Fishing From Deck Boats
Originally, pontoon boats were simply the more expensive, longer but slower distant cousins of modern deck boats. Modern deck boats have also greatly improved so that they can easily equal or even surpass the performance of many modern pontoons. There are many differences in the construction of deck boats and pontoons which make them distinct from one another. The primary differences center around the type of materials used to build them. The material used to build a boat is a major influence of its overall price and longevity.
Outboard motorized deck boats are generally faster than their pontoon counterparts. This is due to the larger transom motor installed on the bow of most boats compared to a smaller inboard engine on pontoons, which limits the amount of wind resistance a pontoon boat experiences while in motion. In addition, most outboard motorized boats come with large storage containers for storing larger items such as fishing gear, and supplies. Some boats come with two large storage containers for storing all of the items that are not used on a daily basis.
The major advantage pontoons have over deck boats is their sheer size relative to deck space. Large, fully outfitted pontoons are able to easily carry many of the same items as larger, fully equipped deck boats such as fishing gear, firewood, and supplies. This allows fishing trips to go on for days without having to bring extra equipment onto the boat. Pontoons are also useful in larger vessels that have enough deck space for large crews. Many of these vessels often have limited storage space and boats without decks provide more room.
One major disadvantage of deck boats is that they are usually more costly than pontoons due to the greater cost of building the hull. Additionally, they require more space for storage. The majority of pontoons come in single or double bow-tie ring styles. A typical V-shaped rig consists of the bow tube extending outward from the bow section of the boat to the stern tube. The V-shaped configuration of deck boats requires the use of larger engines and requires greater water depths. These disadvantages often lead to shorter boating periods.
Like Smaller Deck Boats
When compared to pontoons, deck boats have several distinct advantages. They offer a wider selection of seating options and more areas for people to tie up. The most common seating arrangements include sitting in a standard chair or benches located along the rail. Additionally, many of these boats allow individuals to install their own accessories like fishing lures, anchors, and lighting systems. These accessories often increase the value of the vessel.
Like smaller deck boats, runabouts have the ability to include accessories for additional storage. These accessories include lockable cabinets and utility belts. In addition, a small but handy storage area is provided behind the seat for storing equipment. Many runabout models also feature center console entertainment centers that are perfect for holding movies and listening to music.
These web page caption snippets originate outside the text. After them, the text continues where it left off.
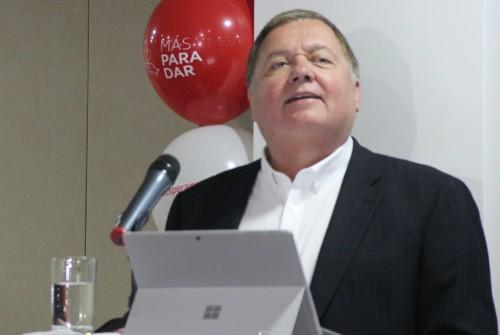 Hernán Rincón, Presidente y CEO de Avianca - foto La Sal en la Herida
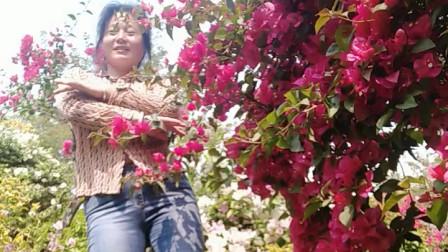 春天美广场舞《花园热舞》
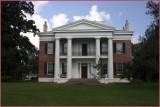 Antebellum Mansion: Melrose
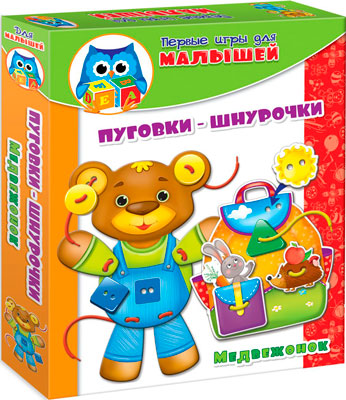 Настольная игра Vladi Toys Пуговки-шнурочки Медвежонок набор для творчества тм vladi toys пуговки ленты нюша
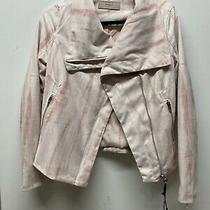 Blank Nyc Faux Suede Tie Dye Full Zip Jacket Women's Size Xs Pink Blush Nwt Photo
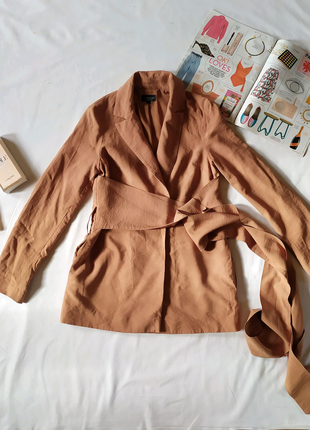 Пиджак жакет карамельного цвета Topshop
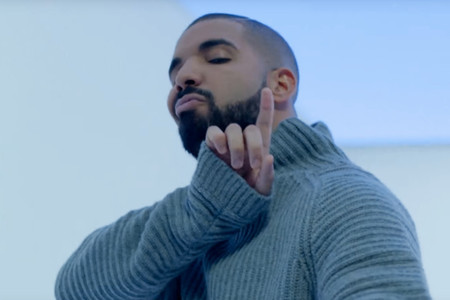 Drake Is Spotify's Most Streamed Artist of 2015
As with pontoons, there are several different types of deck boats available. Some of the more popular styles include the sloop, midship, taker, half-moon, flat bottom, and gunwale designs. Each of these hulls has its own unique features including materials used, runabout dimensions, and seating arrangements. While a large selection of available hulls is available, many anglers prefer a flat bottom design because it provides ample visibility and stability when fishing.
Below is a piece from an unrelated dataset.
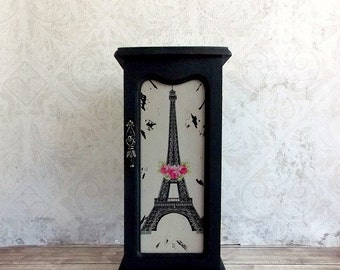 Shabby Cottage Chic Black and Pink Paris Tattered Upcycled Repurposed Tall Jewelry Box
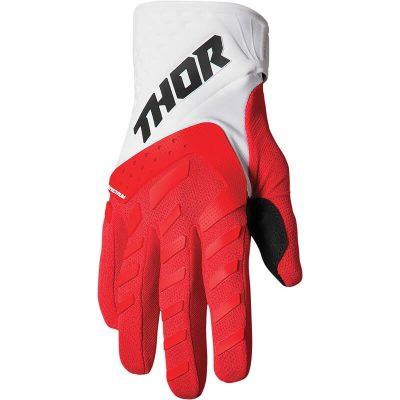 Ръкавици THOR Spectrum Red/White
With today’s advanced technology, pontoons and deck boats are readily available at most fishing tackle stores and through online vendors. Depending on your preferred use, a deck boat may be the ideal solution. If you plan to fish in very shallow water, however, a pontoon maybe your best option. Regardless of which type of fishing you prefer, anglers should all choose a vessel based on its functionality and ease of use. With today’s wide selection, you’re sure to find the right tool for the job!